Melde dich bei deiner Begleitung für die Geburt. Auch wenn du noch zu Hause bleibst, können diese Personen schon den Alltag übernehmen, damit du dich auf das Gebären konzentrieren kannst. In dieser Phase nicht mehr allein zu sein und von liebenden, unterstützenden Menschen umgeben zu sein, kann sehr guttun.
Was passiert dabei mit dir und mit deinem Baby?
Zunächst muss sich dein Gebärmutterhals verkürzen und weich werden. Ein Gewebe, so fest wie dein Nasenrücken, wird bei dieser Gebärarbeit so dehnbar wie deine Lippen. Das braucht natürlich seine Zeit. Bei jeder Kontraktion wird sich der Gebärmuttermuskel nach oben zusammenziehen, und der Muttermund wird sich wie bei einem Rollkragenpullover langsam, ganz langsam über den vorangehenden Teil deines Babys schieben. Du spürst dabei einen wachsenden Druck im oberen Teil deiner Gebärmutter, genauso wie Rückenschmerzen oder periodenartige Schmerzen. Wenn alle unterstützenden Faktoren in deinem Körper gut zusammenspielen, beginnen rhythmische Kontraktionen.

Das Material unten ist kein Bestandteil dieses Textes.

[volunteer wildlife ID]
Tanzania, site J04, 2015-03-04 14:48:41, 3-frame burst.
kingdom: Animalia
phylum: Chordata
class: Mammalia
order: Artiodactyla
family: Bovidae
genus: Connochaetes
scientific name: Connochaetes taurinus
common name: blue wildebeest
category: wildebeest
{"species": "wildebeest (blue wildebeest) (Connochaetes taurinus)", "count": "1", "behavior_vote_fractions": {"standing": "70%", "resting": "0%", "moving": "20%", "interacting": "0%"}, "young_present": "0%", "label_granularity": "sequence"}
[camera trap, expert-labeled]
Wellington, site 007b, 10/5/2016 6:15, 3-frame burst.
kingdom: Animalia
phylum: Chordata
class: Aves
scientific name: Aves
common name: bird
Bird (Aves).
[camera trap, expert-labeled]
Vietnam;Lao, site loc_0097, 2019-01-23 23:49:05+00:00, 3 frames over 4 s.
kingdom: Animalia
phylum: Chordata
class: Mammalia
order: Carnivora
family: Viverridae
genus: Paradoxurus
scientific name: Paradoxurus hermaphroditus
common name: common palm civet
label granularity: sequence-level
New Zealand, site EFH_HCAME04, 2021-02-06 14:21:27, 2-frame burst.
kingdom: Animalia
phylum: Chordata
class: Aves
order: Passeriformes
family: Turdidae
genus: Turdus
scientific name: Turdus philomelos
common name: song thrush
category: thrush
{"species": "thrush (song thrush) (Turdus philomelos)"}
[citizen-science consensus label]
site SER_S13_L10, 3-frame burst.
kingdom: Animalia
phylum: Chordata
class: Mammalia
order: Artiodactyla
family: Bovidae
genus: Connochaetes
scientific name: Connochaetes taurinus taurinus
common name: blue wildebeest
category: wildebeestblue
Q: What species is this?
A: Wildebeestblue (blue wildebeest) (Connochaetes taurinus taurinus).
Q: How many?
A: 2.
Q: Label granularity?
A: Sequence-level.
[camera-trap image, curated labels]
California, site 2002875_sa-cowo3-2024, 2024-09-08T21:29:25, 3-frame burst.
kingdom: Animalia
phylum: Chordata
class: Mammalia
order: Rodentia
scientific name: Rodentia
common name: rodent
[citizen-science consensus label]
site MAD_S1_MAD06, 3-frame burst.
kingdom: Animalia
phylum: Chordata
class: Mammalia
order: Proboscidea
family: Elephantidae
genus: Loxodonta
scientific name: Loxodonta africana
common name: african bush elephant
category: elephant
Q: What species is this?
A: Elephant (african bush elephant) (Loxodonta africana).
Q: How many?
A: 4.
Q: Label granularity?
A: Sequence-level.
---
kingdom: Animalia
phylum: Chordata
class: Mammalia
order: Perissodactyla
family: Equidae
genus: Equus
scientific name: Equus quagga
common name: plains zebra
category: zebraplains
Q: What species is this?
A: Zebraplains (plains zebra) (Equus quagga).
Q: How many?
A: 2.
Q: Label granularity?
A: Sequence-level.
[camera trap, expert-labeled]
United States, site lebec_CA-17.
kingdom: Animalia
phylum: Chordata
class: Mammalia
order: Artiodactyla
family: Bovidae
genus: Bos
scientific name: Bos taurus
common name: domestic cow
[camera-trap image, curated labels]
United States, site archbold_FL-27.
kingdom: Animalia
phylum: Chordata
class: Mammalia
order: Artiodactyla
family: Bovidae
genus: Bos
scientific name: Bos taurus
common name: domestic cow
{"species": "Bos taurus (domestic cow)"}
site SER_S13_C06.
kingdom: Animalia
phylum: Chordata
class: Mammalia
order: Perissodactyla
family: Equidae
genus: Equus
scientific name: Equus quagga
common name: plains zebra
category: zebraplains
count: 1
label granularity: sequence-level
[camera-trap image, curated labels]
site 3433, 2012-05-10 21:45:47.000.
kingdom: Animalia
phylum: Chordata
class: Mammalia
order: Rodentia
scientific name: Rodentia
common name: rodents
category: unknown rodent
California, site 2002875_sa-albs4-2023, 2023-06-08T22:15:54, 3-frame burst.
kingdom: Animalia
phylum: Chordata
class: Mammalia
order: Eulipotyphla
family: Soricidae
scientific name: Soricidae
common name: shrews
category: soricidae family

Falls du zu den Frauen gehörst, die ihre Kontraktionen vor allem als Schmerz im unteren Rücken fühlen, und für dich dadurch der Eindruck entsteht, dass die Wehen überhaupt nicht mehr nachlassen wollen, kannst du Folgendes versuchen:
•Bade in einer warmen Badewanne (38 bis 39 °C) oder lege dir eine in ein Tuch gewickelte warme Wärmflasche auf den schmerzenden Bereich.
•Lasse einen warmen Wasserstrahl über den Rücken laufen, während du auf einem Gymnastikball in der Dusche sitzt.
•Bewege auf allen Vieren Becken und Rückgrat auf und ab. Übe die Yogaübung »Katzenbuckel« und »Hängematte« (siehe den folgenden Kasten).
•Knie dich vor einen mit...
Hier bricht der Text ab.